What this calculator does
This tool evaluates the hyperbolic tangent function \(\tanh(x)\) and, more importantly, its first derivative \(\tanh'(x)\) at any real input \(x\). It also reports the second derivative \(\tanh''(x)\). The hyperbolic tangent is a smooth, S-shaped (sigmoidal) function whose output is bounded between -1 and 1, which is why it appears so often as a neural-network activation function and in physics and engineering models.
How to use it
Enter any real number for \(x\) and submit. The calculator computes \(\tanh(x)\) once, then derives both the first and second derivatives from that single value. There are no units to convert: \(x\) is a dimensionless real number, and all outputs are dimensionless as well.
The formula explained
The hyperbolic tangent is $$\tanh(x) = \frac{e^x - e^{-x}}{e^x + e^{-x}}.$$ Its first derivative has the elegant closed form $$f'(x) = 1 - \tanh^{2}(x),$$ equivalently \(\operatorname{sech}^2(x) = \frac{1}{\cosh^2(x)}\). Because \(\tanh(x)\) lies in \((-1, 1)\), the first derivative always lies in \((0, 1]\), peaking at \(x = 0\) where the slope is exactly 1. The second derivative is $$f''(x) = -2\tanh(x)\left(1 - \tanh^{2}(x)\right),$$ an odd function that crosses zero at \(x = 0\).
Worked example (x = 0.5)
$$\tanh(0.5) = \frac{1.6487212707 - 0.6065306597}{1.6487212707 + 0.6065306597} = 0.4621171573.$$ Then $$f'(0.5) = 1 - 0.4621171573^{2} = 0.7864477541,$$ and $$f''(0.5) = -2 \times 0.4621171573 \times 0.7864477541 = -0.7269278407.$$
FAQ
Why does the gradient vanish for large x? As \(x\) grows, tanh saturates toward \(\pm 1\), so \(1 - \tanh^2\) approaches 0. This "vanishing gradient" can slow training in deep networks.
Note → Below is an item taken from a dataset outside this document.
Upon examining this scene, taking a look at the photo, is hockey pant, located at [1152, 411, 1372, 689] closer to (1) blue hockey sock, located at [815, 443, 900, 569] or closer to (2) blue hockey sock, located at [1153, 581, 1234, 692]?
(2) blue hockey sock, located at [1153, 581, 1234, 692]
Is the derivative ever negative? No. \(f'(x) = \operatorname{sech}^2(x)\) is strictly positive for all real \(x\), so tanh is always increasing.
Is there any divide-by-zero risk? No. \(\cosh(x)\) is at least 1 for every real \(x\), so \(\operatorname{sech}^2(x)\) is always well defined.